Exercises

R for Data Science by Wickham & Grolemund

Author

Sungkyun Cho

Published

April 22, 2024

Load packages
# numerical calculation & data frames
import numpy as np
import pandas as pd

# visualization
import matplotlib.pyplot as plt
import seaborn as sns
import seaborn.objects as so

# statistics
import statsmodels.api as sm

# pandas options
pd.set_option('mode.copy_on_write', True)  # pandas 2.0
pd.options.display.float_format = '{:.2f}'.format  # pd.reset_option('display.float_format')
pd.options.display.max_rows = 7  # max number of rows to display

# NumPy options
np.set_printoptions(precision = 2, suppress=True)  # suppress scientific notation

# For high resolution display
import matplotlib_inline
matplotlib_inline.backend_inline.set_matplotlib_formats("retina")

The nycflight13 datasets

Combine 섹션에서 다른 nycflight13의 4개의 relational data를 이용하세요.

  1. Add the location of the origin and destination (i.e. the lat and lon in airports) to flights.

  2. Is there a relationship between the age of a plane and its delays?

  3. What weather conditions make it more likely to see a delay?

  4. flights 테이블에서 하루 평균 도착지연(arr_delay)가 가장 큰 10일에 해당하는 항공편을 선택

  5. flights 테이블의 도착지(dest)에 대한 공항정보가 airports 테이블에 없는 그러한 도착지(dest)를 구하면?

  6. Filter flights (항공편) in flights to only show flights with planes that have flown at least 100 flights.

  7. Find the 48 hours (over the course of the whole year) that have the worst (departure) delays.

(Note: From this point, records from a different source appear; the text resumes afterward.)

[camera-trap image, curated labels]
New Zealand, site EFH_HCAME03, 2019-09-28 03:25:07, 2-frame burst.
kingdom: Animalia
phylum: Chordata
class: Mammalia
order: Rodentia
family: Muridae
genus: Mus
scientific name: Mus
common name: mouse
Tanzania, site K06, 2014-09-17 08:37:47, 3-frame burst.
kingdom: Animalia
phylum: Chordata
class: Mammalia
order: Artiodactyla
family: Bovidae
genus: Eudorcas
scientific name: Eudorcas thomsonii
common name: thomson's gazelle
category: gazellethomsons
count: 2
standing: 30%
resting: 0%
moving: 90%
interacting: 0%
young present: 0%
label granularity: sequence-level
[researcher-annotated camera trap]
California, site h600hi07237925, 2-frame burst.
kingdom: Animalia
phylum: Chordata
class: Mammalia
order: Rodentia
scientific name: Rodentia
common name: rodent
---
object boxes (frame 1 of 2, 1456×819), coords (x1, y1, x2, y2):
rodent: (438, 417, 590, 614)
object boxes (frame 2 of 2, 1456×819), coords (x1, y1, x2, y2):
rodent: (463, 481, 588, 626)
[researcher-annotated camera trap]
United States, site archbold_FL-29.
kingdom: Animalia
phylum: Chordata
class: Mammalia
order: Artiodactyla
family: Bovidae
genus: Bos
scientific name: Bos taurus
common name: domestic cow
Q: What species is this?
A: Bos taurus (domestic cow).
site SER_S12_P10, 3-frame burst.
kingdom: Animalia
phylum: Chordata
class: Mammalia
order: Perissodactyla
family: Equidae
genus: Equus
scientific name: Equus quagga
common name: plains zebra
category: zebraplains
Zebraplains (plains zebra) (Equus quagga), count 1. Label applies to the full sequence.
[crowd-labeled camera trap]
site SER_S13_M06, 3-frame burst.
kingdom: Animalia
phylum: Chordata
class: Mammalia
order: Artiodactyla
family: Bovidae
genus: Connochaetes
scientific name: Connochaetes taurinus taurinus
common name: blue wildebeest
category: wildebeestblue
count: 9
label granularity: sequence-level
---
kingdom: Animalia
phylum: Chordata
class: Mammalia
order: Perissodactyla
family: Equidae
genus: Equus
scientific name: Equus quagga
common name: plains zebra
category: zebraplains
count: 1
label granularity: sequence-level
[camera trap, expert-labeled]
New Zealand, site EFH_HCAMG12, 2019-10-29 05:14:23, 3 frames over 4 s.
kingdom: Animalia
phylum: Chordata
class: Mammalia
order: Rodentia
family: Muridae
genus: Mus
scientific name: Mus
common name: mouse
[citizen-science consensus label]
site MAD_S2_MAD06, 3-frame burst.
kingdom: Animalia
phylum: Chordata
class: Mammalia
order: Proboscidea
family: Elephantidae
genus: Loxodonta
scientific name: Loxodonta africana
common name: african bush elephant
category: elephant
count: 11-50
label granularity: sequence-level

Cross-reference it with the weather data. Can you see any patterns?

    • flights의 hour 열을 이용할 것
  8. You might expect that there’s an implicit relationship between plane and airline, because each plane is flown by a single airline. Confirm or reject this hypothesis using the tools you’ve learned above.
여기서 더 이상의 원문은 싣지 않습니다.